The response should contain all of the records, copied exactly, and none of the images.

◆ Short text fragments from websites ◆
=====
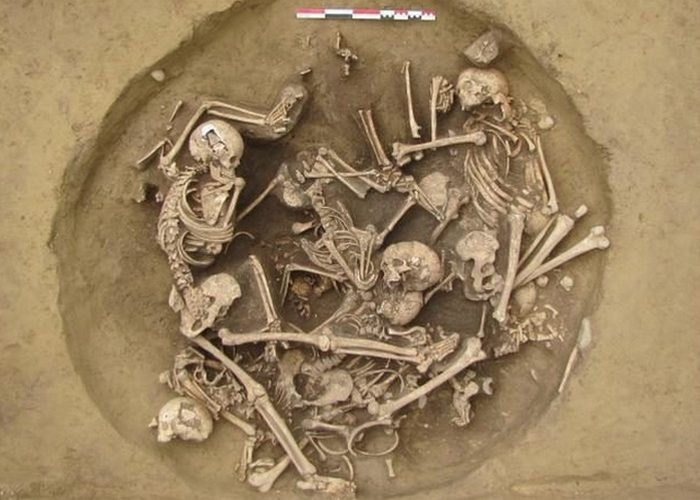 Раскопки, «Яма 157».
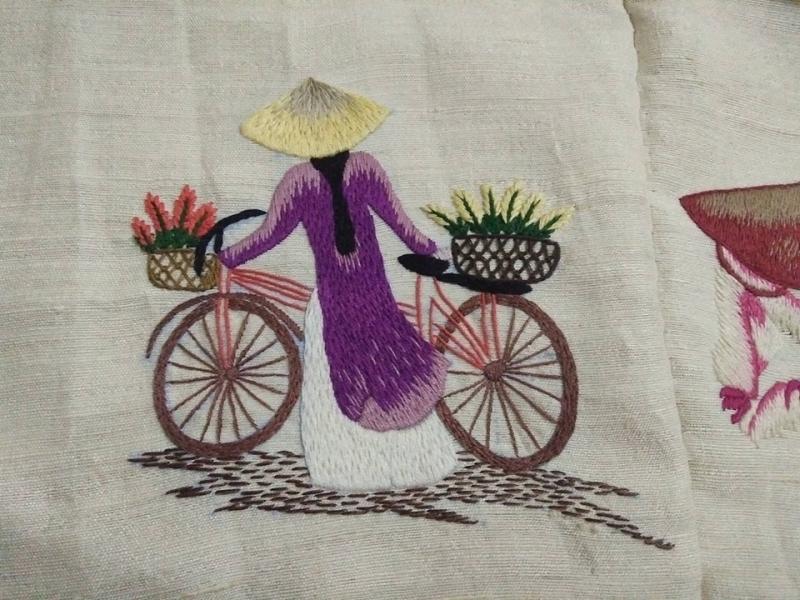 Mẫu khăn thêu thủ công tại lụa tơ tằm Bá Minh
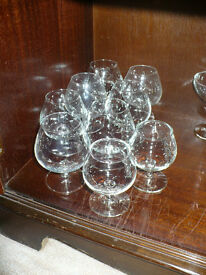 House clearance! Lots of glass and mugs. (more than on the pictures) Students/party/flats for rent..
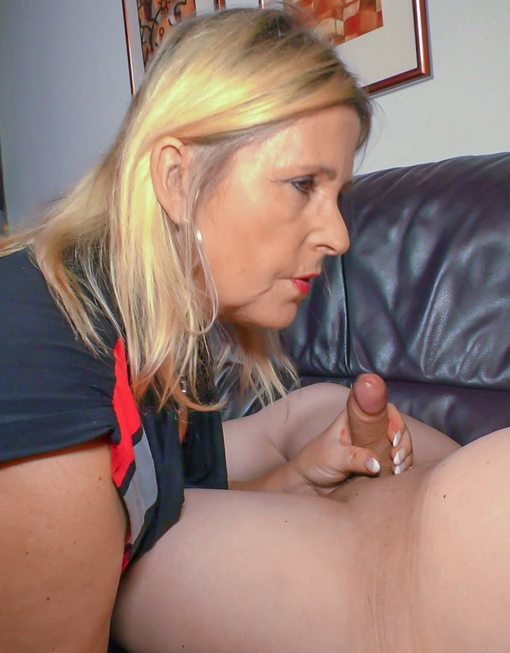 German blonde granny Kiki R. loves the taste of cum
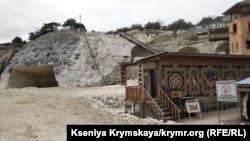 Строительные работы в пещерном монастыре Качи-Кальон, Крым, ноябрь 2018 год
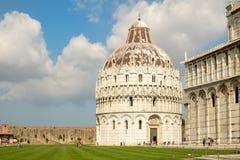 De Doopkapel en de Kathedraal in Piazza del Duomo in Pisa, Italië Stock Foto's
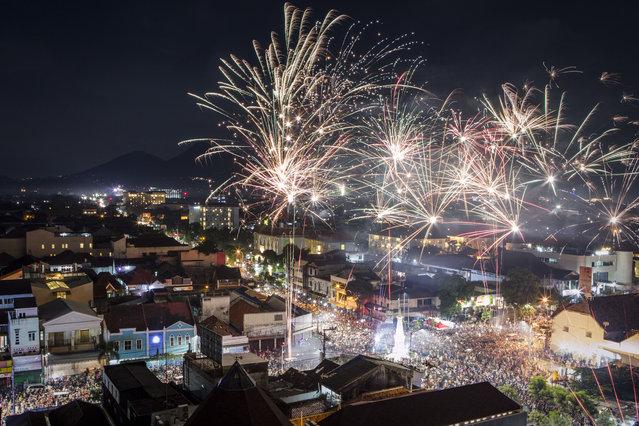 Fireworks illuminate the city's skyline during New Year's Eve celebrations of 2018 on on January 1, 2018 in Yogyakarta, Indonesia.  (Photo by Ulet Ifansasti/Getty Images)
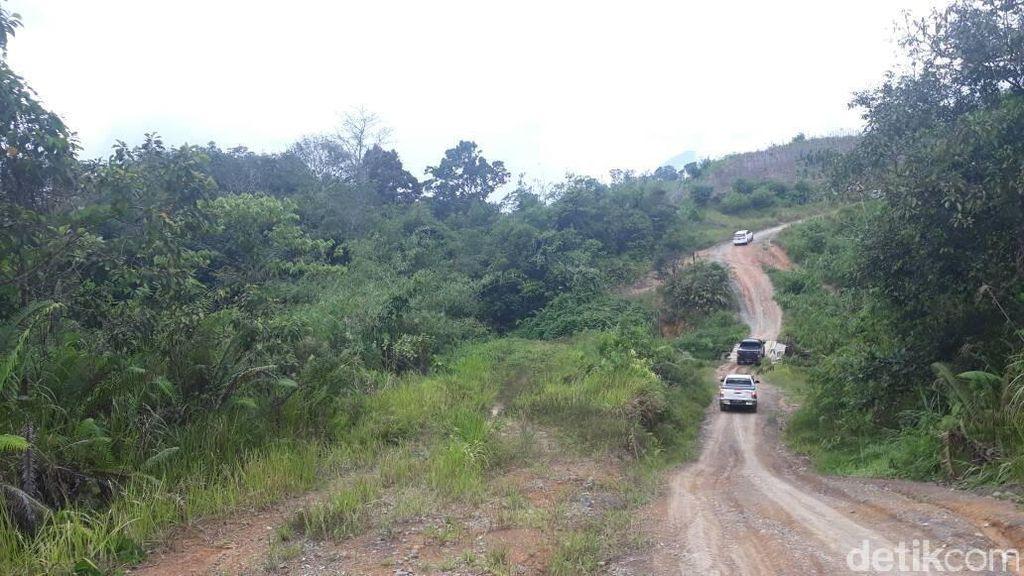 Menjajal 12 Km Jalan Paralel Perbatasan RI di Tengah Bukit Terjal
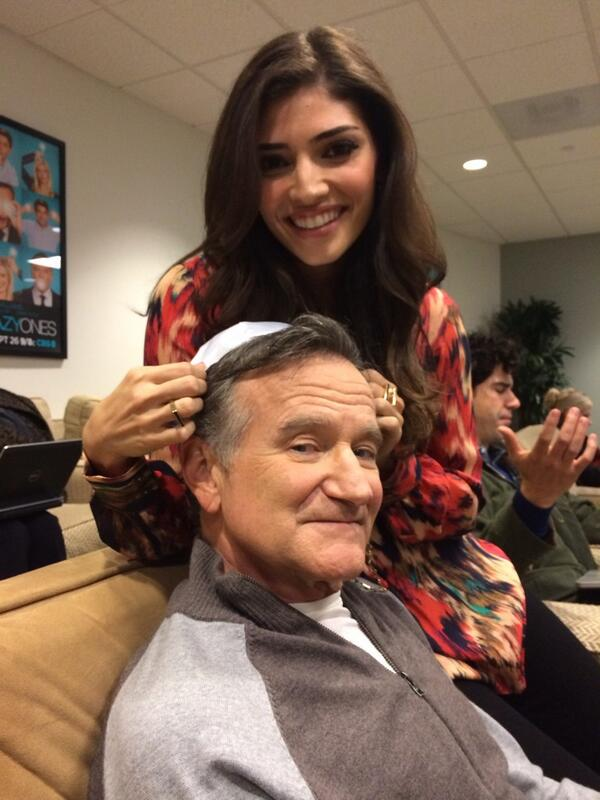 "Robin Williams wearing a kippa on the set of the TV show ""The Crazy Ones."" Credit: Twitter screenshot."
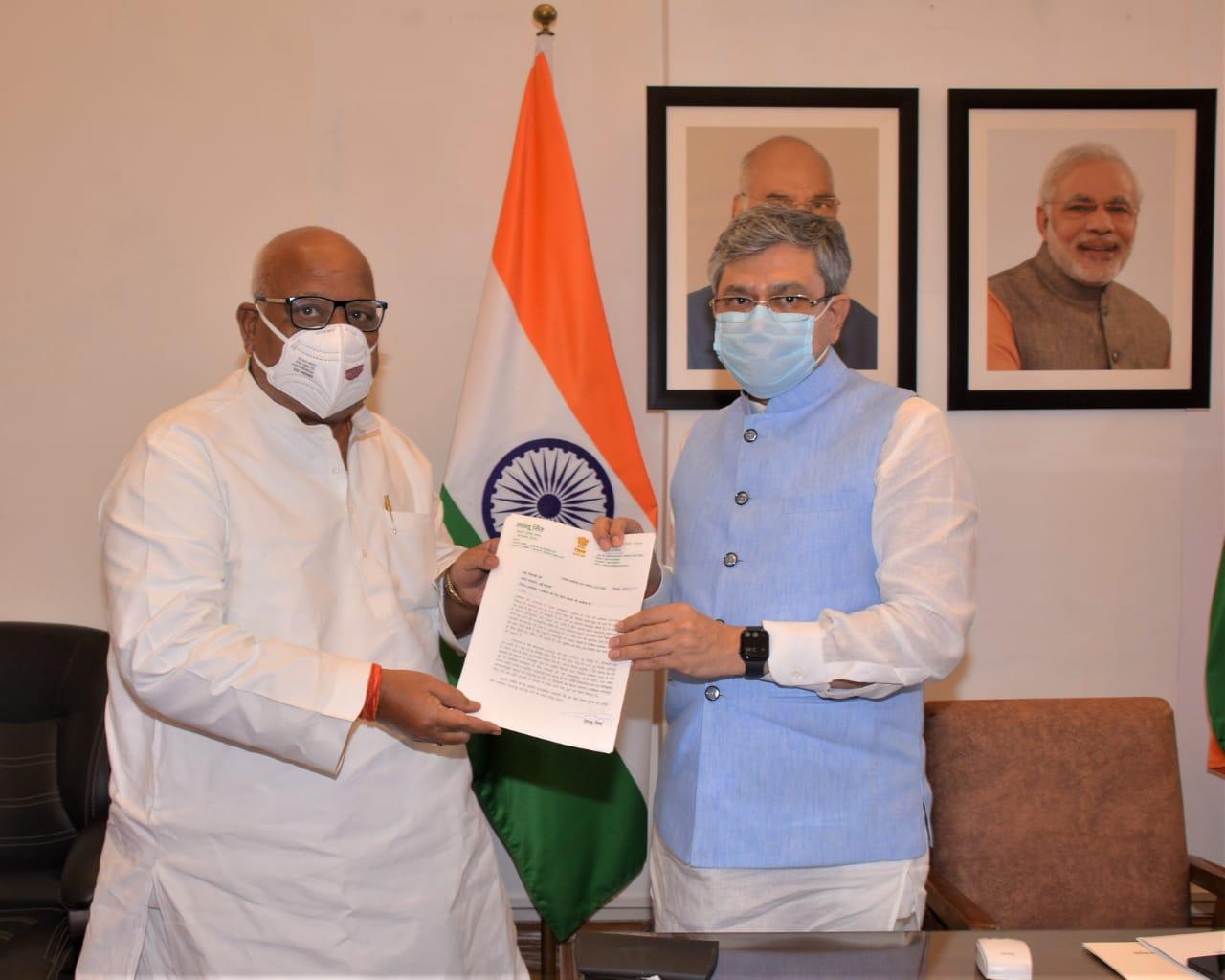 अयोध्या के सांसद लल्लू सिंह ने शुक्रवार को रेलमंत्री अश्विनी वैष्णव से मुलाकात की। - Dainik Bhaskar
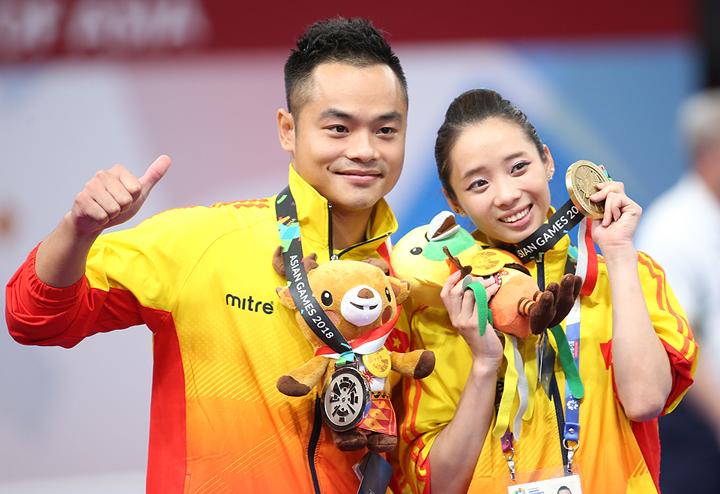 Quốc Khánh và Thuý Vi mang về cho đoàn thể thao Việt Nam hai tấm huy chương trong ngày thi đấu 21/8. Ảnh: Lâm Thỏa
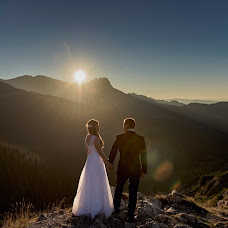 Wedding photographer Maciej Niesłony (magichour). Photo of 31.10.2015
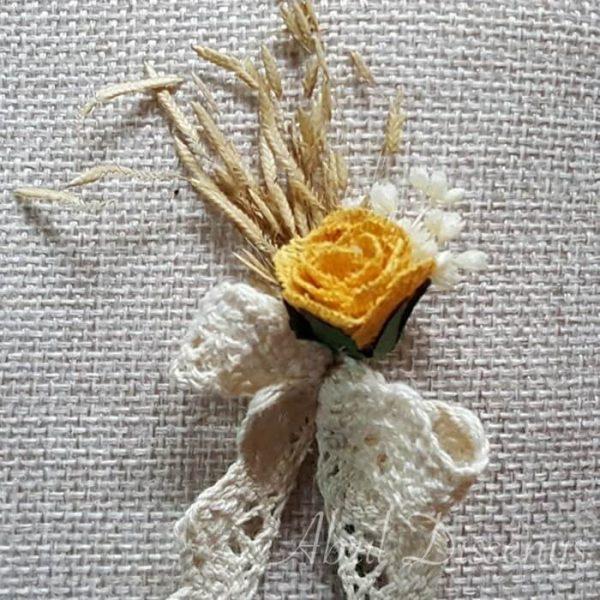 Alfiler flor seca oro y encaje bolillo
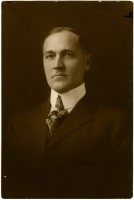 Governor Lee Russell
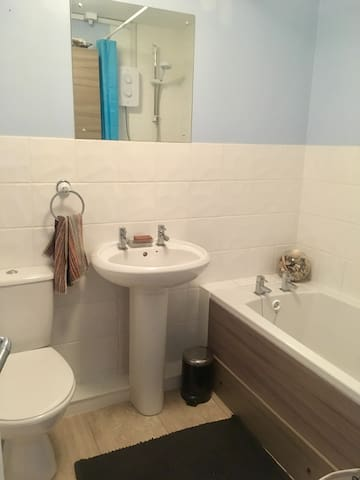 Double bedroom with harbour view - Poole - Pis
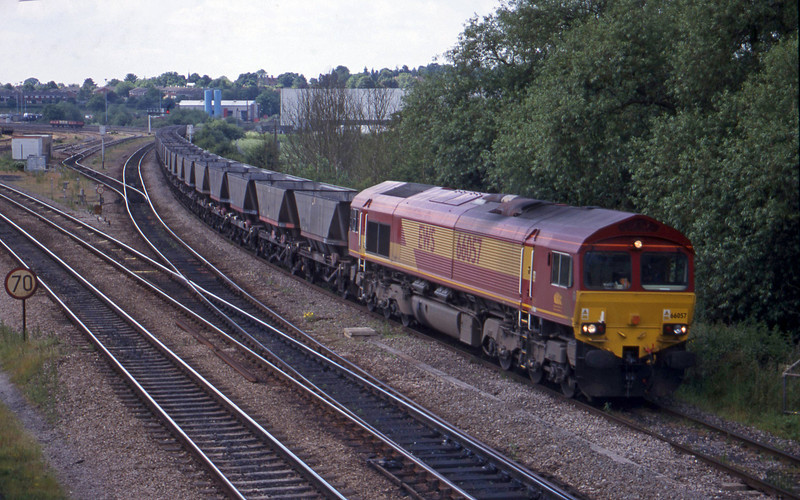 66057, down mgr empties, Didcot North Junction, 15-6-99.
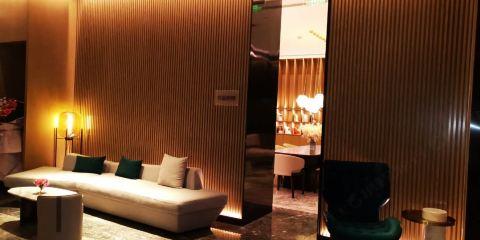 香港航空水雲嵐酒店(武漢江漢路步行街店)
=====
◆ EXERCISE OUTPUT ◆
 Раскопки, «Яма 157».
 Mẫu khăn thêu thủ công tại lụa tơ tằm Bá Minh
 House clearance! Lots of glass and mugs. (more than on the pictures) Students/party/flats for rent..
 German blonde granny Kiki R. loves the taste of cum
 Строительные работы в пещерном монастыре Качи-Кальон, Крым, ноябрь 2018 год
 De Doopkapel en de Kathedraal in Piazza del Duomo in Pisa, Italië Stock Foto's
 Fireworks illuminate the city's skyline during New Year's Eve celebrations of 2018 on on January 1, 2018 in Yogyakarta, Indonesia.  (Photo by Ulet Ifansasti/Getty Images)
 Menjajal 12 Km Jalan Paralel Perbatasan RI di Tengah Bukit Terjal
 "Robin Williams wearing a kippa on the set of the TV show ""The Crazy Ones."" Credit: Twitter screenshot."
 अयोध्या के सांसद लल्लू सिंह ने शुक्रवार को रेलमंत्री अश्विनी वैष्णव से मुलाकात की। - Dainik Bhaskar
 Quốc Khánh và Thuý Vi mang về cho đoàn thể thao Việt Nam hai tấm huy chương trong ngày thi đấu 21/8. Ảnh: Lâm Thỏa
 Wedding photographer Maciej Niesłony (magichour). Photo of 31.10.2015
 Alfiler flor seca oro y encaje bolillo
 Governor Lee Russell
 Double bedroom with harbour view - Poole - Pis
 66057, down mgr empties, Didcot North Junction, 15-6-99.
 香港航空水雲嵐酒店(武漢江漢路步行街店)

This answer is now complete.